## [What you have to do]
Reproduce every line of the listing below verbatim, keeping each character, space, and line break in its original order.
____
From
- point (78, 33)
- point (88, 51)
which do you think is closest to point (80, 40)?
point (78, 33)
____
## [Full answer]
From
- point (78, 33)
- point (88, 51)
which do you think is closest to point (80, 40)?
point (78, 33)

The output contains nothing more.